Glauben möcht ich, daß die Liebe,
Die für dich mein Herz durchglüht,
Aus den Rosen deiner Wangen
Mir als Gegenliebe blüht.
Bange möcht ich hoffen können
Auf ein einzig leises Wort,
Rosig deinem Mund entblühend,
Wie im Thal die Rose dort.
Im Entzücken dieses Glaubens
Und in dieses Hoffens Lust
Endete mein ganzes Sehnen
An den Schätzen deiner Brust.
Lieben möcht ich so dich dürfen,
Wie es mir ins Herz geschrieben, —
Es dir einmal sagen können,
Was mein Glauben, Hoffen, Lieben!
Bekenntniß
Mehr zu diesem Gedicht
Gedicht als Bild, zum Downloaden und Teilen

Kurze Interpretation des Gedichts
Das Gedicht „Bekenntniß“ von Hermann Rollett ist ein zartes, sehnsuchtsvolles Liebesbekenntnis, das die Hoffnungen und Wünsche des lyrischen Ichs in den Mittelpunkt stellt. Es ist geprägt von einer sanften Melancholie und der ungestillten Sehnsucht nach gegenseitiger Liebe. Das Gedicht drückt den Wunsch nach Bestätigung der eigenen Gefühle durch die Geliebte aus und spiegelt die tiefe Verliebtheit des Sprechers wider.
Die Struktur des Gedichts, bestehend aus drei Strophen zu je vier Versen, unterstützt den Fluss der Gefühle und die Wiederholung bestimmter Elemente. Das lyrische Ich äußert seine Wünsche in einer Folge von Konjunktiv-Formen („glauben möcht ich“, „hofffen können“, „lieben möcht ich“), was die Unsicherheit und das Ungewisse der eigenen Gefühle verdeutlicht. Der Sprecher träumt von Gegenliebe, die sich in den „Rosen deiner Wangen“ und einem „leisen Wort“ manifestieren soll, das er aus dem Mund der Geliebten erwartet. Diese bildhafte Sprache unterstreicht die Schönheit und Unberührtheit der Liebe, die im Gedicht verherrlicht wird.

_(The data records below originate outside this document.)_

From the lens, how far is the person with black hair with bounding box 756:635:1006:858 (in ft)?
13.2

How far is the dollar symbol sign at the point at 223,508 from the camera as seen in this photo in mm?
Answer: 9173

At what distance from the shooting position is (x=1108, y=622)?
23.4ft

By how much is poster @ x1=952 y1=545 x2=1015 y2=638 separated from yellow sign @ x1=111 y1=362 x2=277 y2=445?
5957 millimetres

Die Naturmetaphern, wie die Rose, die im „Thal“ blüht, sind von zentraler Bedeutung. Sie symbolisieren die Schönheit und Zartheit der Liebe, die sich im Verborgenen entfalten soll. Die Sehnsucht nach Erfüllung wird durch die Vorstellung von der „Schätzen deiner Brust“ ausgedrückt, die das Ziel des lyrischen Ichs sind. Das Gedicht konzentriert sich auf die Innenwelt des Sprechers, der sich nach der Erfüllung seiner Sehnsucht sehnt, aber noch nicht sicher ist, ob er diese Erfüllung finden wird.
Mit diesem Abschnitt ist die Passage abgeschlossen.